The likes of New South Wales and the UK have experienced multiple Omicron outbreaks because BA1 struck first followed by the more transmissible BA2. But because New Zealand jumped straight to BA2, it may "act in our favour", Dr Bloomfield explained. 

"You can see that even those jurisdictions that had initial quite big Omicron outbreaks, are getting a second one that seems to be associated with the BA2 sub-variant. There's a possibility we will miss that second big peak that other countries are seeing."

The Government is acknowledging the changing nature of the COVID-19 threat now that more than 96 percent of the eligible population is fully vaccinated and Omicron is less severe than Delta. COVID-19 cases, for example, now only have to isolate for a week and tourists will be welcomed back - without need to isolate - over the next few months

Ardern also announced on Monday that Cabinet will next week consider "changes" to vaccine passes and mandates, as well as other COVID-19 measures like QR code scanning and the traffic lights settings.

"We've already given an indication, actually some time ago, that as we come off the peak of our Omicron wave, that mandates we will be looking to narrow, vaccine passes don't have the same use, and so we will be looking to remove those," Ardern said on Friday. 

National leader Christopher Luxon in Lower Hutt.
National leader Christopher Luxon in Lower Hutt. Photo credit: Newshub

"We'll be making decisions on that over the coming week and looking to announce next week. We'll be looking to where we can feel confident that we've peaked and that we're coming away. 

"In Auckland at the moment, we do believe that we are peaking, if not plateauing. We're looking for that to follow in our hospitalisations. But the indication that we've had from our modellers is that the end of March is the likeliest time and then we should be coming away."

Luxon has denied he was politicking by calling on the Government to change the COVID-19 rules when Ardern had already indicated plans to do so. 

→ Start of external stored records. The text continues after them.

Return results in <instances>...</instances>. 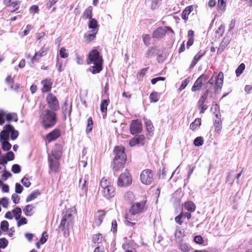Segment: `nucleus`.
Returning <instances> with one entry per match:
<instances>
[{
	"label": "nucleus",
	"instance_id": "nucleus-10",
	"mask_svg": "<svg viewBox=\"0 0 252 252\" xmlns=\"http://www.w3.org/2000/svg\"><path fill=\"white\" fill-rule=\"evenodd\" d=\"M132 178L131 174L125 172L120 174L118 179L117 185L120 187H126L132 184Z\"/></svg>",
	"mask_w": 252,
	"mask_h": 252
},
{
	"label": "nucleus",
	"instance_id": "nucleus-17",
	"mask_svg": "<svg viewBox=\"0 0 252 252\" xmlns=\"http://www.w3.org/2000/svg\"><path fill=\"white\" fill-rule=\"evenodd\" d=\"M105 215L106 212L104 210H99L94 214V223L97 226L101 225Z\"/></svg>",
	"mask_w": 252,
	"mask_h": 252
},
{
	"label": "nucleus",
	"instance_id": "nucleus-40",
	"mask_svg": "<svg viewBox=\"0 0 252 252\" xmlns=\"http://www.w3.org/2000/svg\"><path fill=\"white\" fill-rule=\"evenodd\" d=\"M93 128V121L92 117H89L87 120V125L86 129V133L90 132Z\"/></svg>",
	"mask_w": 252,
	"mask_h": 252
},
{
	"label": "nucleus",
	"instance_id": "nucleus-18",
	"mask_svg": "<svg viewBox=\"0 0 252 252\" xmlns=\"http://www.w3.org/2000/svg\"><path fill=\"white\" fill-rule=\"evenodd\" d=\"M41 84L43 86L41 92L43 93H49L51 91L53 81L51 79L46 78L41 81Z\"/></svg>",
	"mask_w": 252,
	"mask_h": 252
},
{
	"label": "nucleus",
	"instance_id": "nucleus-56",
	"mask_svg": "<svg viewBox=\"0 0 252 252\" xmlns=\"http://www.w3.org/2000/svg\"><path fill=\"white\" fill-rule=\"evenodd\" d=\"M225 27L224 25H221L216 30V33L218 34L219 36H221L224 32Z\"/></svg>",
	"mask_w": 252,
	"mask_h": 252
},
{
	"label": "nucleus",
	"instance_id": "nucleus-13",
	"mask_svg": "<svg viewBox=\"0 0 252 252\" xmlns=\"http://www.w3.org/2000/svg\"><path fill=\"white\" fill-rule=\"evenodd\" d=\"M129 130L133 134L140 133L142 130V125L138 120H132L130 125Z\"/></svg>",
	"mask_w": 252,
	"mask_h": 252
},
{
	"label": "nucleus",
	"instance_id": "nucleus-34",
	"mask_svg": "<svg viewBox=\"0 0 252 252\" xmlns=\"http://www.w3.org/2000/svg\"><path fill=\"white\" fill-rule=\"evenodd\" d=\"M160 97V94L156 92H153L150 95V100L151 102H156L159 99Z\"/></svg>",
	"mask_w": 252,
	"mask_h": 252
},
{
	"label": "nucleus",
	"instance_id": "nucleus-60",
	"mask_svg": "<svg viewBox=\"0 0 252 252\" xmlns=\"http://www.w3.org/2000/svg\"><path fill=\"white\" fill-rule=\"evenodd\" d=\"M194 241L198 244L203 243V239L201 235H196L194 237Z\"/></svg>",
	"mask_w": 252,
	"mask_h": 252
},
{
	"label": "nucleus",
	"instance_id": "nucleus-31",
	"mask_svg": "<svg viewBox=\"0 0 252 252\" xmlns=\"http://www.w3.org/2000/svg\"><path fill=\"white\" fill-rule=\"evenodd\" d=\"M34 206L32 204H29L26 205L23 209V212L27 216H31L32 215L33 212V210Z\"/></svg>",
	"mask_w": 252,
	"mask_h": 252
},
{
	"label": "nucleus",
	"instance_id": "nucleus-23",
	"mask_svg": "<svg viewBox=\"0 0 252 252\" xmlns=\"http://www.w3.org/2000/svg\"><path fill=\"white\" fill-rule=\"evenodd\" d=\"M197 6L191 5H189L185 8V9L183 10L182 13V18L185 21H187L189 18V14L193 11V9L196 8Z\"/></svg>",
	"mask_w": 252,
	"mask_h": 252
},
{
	"label": "nucleus",
	"instance_id": "nucleus-9",
	"mask_svg": "<svg viewBox=\"0 0 252 252\" xmlns=\"http://www.w3.org/2000/svg\"><path fill=\"white\" fill-rule=\"evenodd\" d=\"M141 182L145 185H150L154 180V172L150 169L143 170L140 174Z\"/></svg>",
	"mask_w": 252,
	"mask_h": 252
},
{
	"label": "nucleus",
	"instance_id": "nucleus-44",
	"mask_svg": "<svg viewBox=\"0 0 252 252\" xmlns=\"http://www.w3.org/2000/svg\"><path fill=\"white\" fill-rule=\"evenodd\" d=\"M86 182H87V181L85 179H83V178H81L79 180V186L82 190H84L85 192H86L88 190L87 187H86Z\"/></svg>",
	"mask_w": 252,
	"mask_h": 252
},
{
	"label": "nucleus",
	"instance_id": "nucleus-22",
	"mask_svg": "<svg viewBox=\"0 0 252 252\" xmlns=\"http://www.w3.org/2000/svg\"><path fill=\"white\" fill-rule=\"evenodd\" d=\"M230 39L229 37H224L221 41L217 50V54H220L225 50L230 43Z\"/></svg>",
	"mask_w": 252,
	"mask_h": 252
},
{
	"label": "nucleus",
	"instance_id": "nucleus-26",
	"mask_svg": "<svg viewBox=\"0 0 252 252\" xmlns=\"http://www.w3.org/2000/svg\"><path fill=\"white\" fill-rule=\"evenodd\" d=\"M97 32H98L96 30H93L85 33L84 36L85 41L87 43H90L93 41L95 38Z\"/></svg>",
	"mask_w": 252,
	"mask_h": 252
},
{
	"label": "nucleus",
	"instance_id": "nucleus-39",
	"mask_svg": "<svg viewBox=\"0 0 252 252\" xmlns=\"http://www.w3.org/2000/svg\"><path fill=\"white\" fill-rule=\"evenodd\" d=\"M12 212L16 220H18L20 219L22 214V210L20 207H16Z\"/></svg>",
	"mask_w": 252,
	"mask_h": 252
},
{
	"label": "nucleus",
	"instance_id": "nucleus-47",
	"mask_svg": "<svg viewBox=\"0 0 252 252\" xmlns=\"http://www.w3.org/2000/svg\"><path fill=\"white\" fill-rule=\"evenodd\" d=\"M245 69V64L244 63H241L236 69V74L237 76H240Z\"/></svg>",
	"mask_w": 252,
	"mask_h": 252
},
{
	"label": "nucleus",
	"instance_id": "nucleus-49",
	"mask_svg": "<svg viewBox=\"0 0 252 252\" xmlns=\"http://www.w3.org/2000/svg\"><path fill=\"white\" fill-rule=\"evenodd\" d=\"M204 140L202 137H196L193 142V144L195 146L199 147L203 144Z\"/></svg>",
	"mask_w": 252,
	"mask_h": 252
},
{
	"label": "nucleus",
	"instance_id": "nucleus-33",
	"mask_svg": "<svg viewBox=\"0 0 252 252\" xmlns=\"http://www.w3.org/2000/svg\"><path fill=\"white\" fill-rule=\"evenodd\" d=\"M110 103L109 99L103 100L100 104V111L102 113L106 114L107 111V106Z\"/></svg>",
	"mask_w": 252,
	"mask_h": 252
},
{
	"label": "nucleus",
	"instance_id": "nucleus-43",
	"mask_svg": "<svg viewBox=\"0 0 252 252\" xmlns=\"http://www.w3.org/2000/svg\"><path fill=\"white\" fill-rule=\"evenodd\" d=\"M145 126L147 130L150 133H153L154 131V127L152 122L150 120H147L145 122Z\"/></svg>",
	"mask_w": 252,
	"mask_h": 252
},
{
	"label": "nucleus",
	"instance_id": "nucleus-42",
	"mask_svg": "<svg viewBox=\"0 0 252 252\" xmlns=\"http://www.w3.org/2000/svg\"><path fill=\"white\" fill-rule=\"evenodd\" d=\"M144 44L148 46L151 44V38L149 34H143L142 36Z\"/></svg>",
	"mask_w": 252,
	"mask_h": 252
},
{
	"label": "nucleus",
	"instance_id": "nucleus-46",
	"mask_svg": "<svg viewBox=\"0 0 252 252\" xmlns=\"http://www.w3.org/2000/svg\"><path fill=\"white\" fill-rule=\"evenodd\" d=\"M102 239H103V236H102V234L97 233L96 234H95L93 236V241L94 243H97L98 244H99V243H101Z\"/></svg>",
	"mask_w": 252,
	"mask_h": 252
},
{
	"label": "nucleus",
	"instance_id": "nucleus-30",
	"mask_svg": "<svg viewBox=\"0 0 252 252\" xmlns=\"http://www.w3.org/2000/svg\"><path fill=\"white\" fill-rule=\"evenodd\" d=\"M88 27L89 29H92L91 30H95L98 32L99 29V25L97 20L94 18L90 19V21L88 23Z\"/></svg>",
	"mask_w": 252,
	"mask_h": 252
},
{
	"label": "nucleus",
	"instance_id": "nucleus-41",
	"mask_svg": "<svg viewBox=\"0 0 252 252\" xmlns=\"http://www.w3.org/2000/svg\"><path fill=\"white\" fill-rule=\"evenodd\" d=\"M179 249L183 252H189L190 250V247L187 243H181Z\"/></svg>",
	"mask_w": 252,
	"mask_h": 252
},
{
	"label": "nucleus",
	"instance_id": "nucleus-64",
	"mask_svg": "<svg viewBox=\"0 0 252 252\" xmlns=\"http://www.w3.org/2000/svg\"><path fill=\"white\" fill-rule=\"evenodd\" d=\"M21 182L25 187H27V188L29 187L31 185V183L29 181L28 178H27L26 177H24L21 180Z\"/></svg>",
	"mask_w": 252,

"We have our own thoughts about it and it's important we do because New Zealanders need to see that we're an alternative government-in-waiting," Luxon said on Friday. 

"They don't get to see that unless we propose ideas and that's what we should be doing in Opposition."

He said the Government was too slow. 

"The Government's instinct should be to remove restrictions on normal life as soon as they're no longer justified, not to hang on to them until there is zero risk. Of course, if the risk changes in the future we can always put the framework back in place."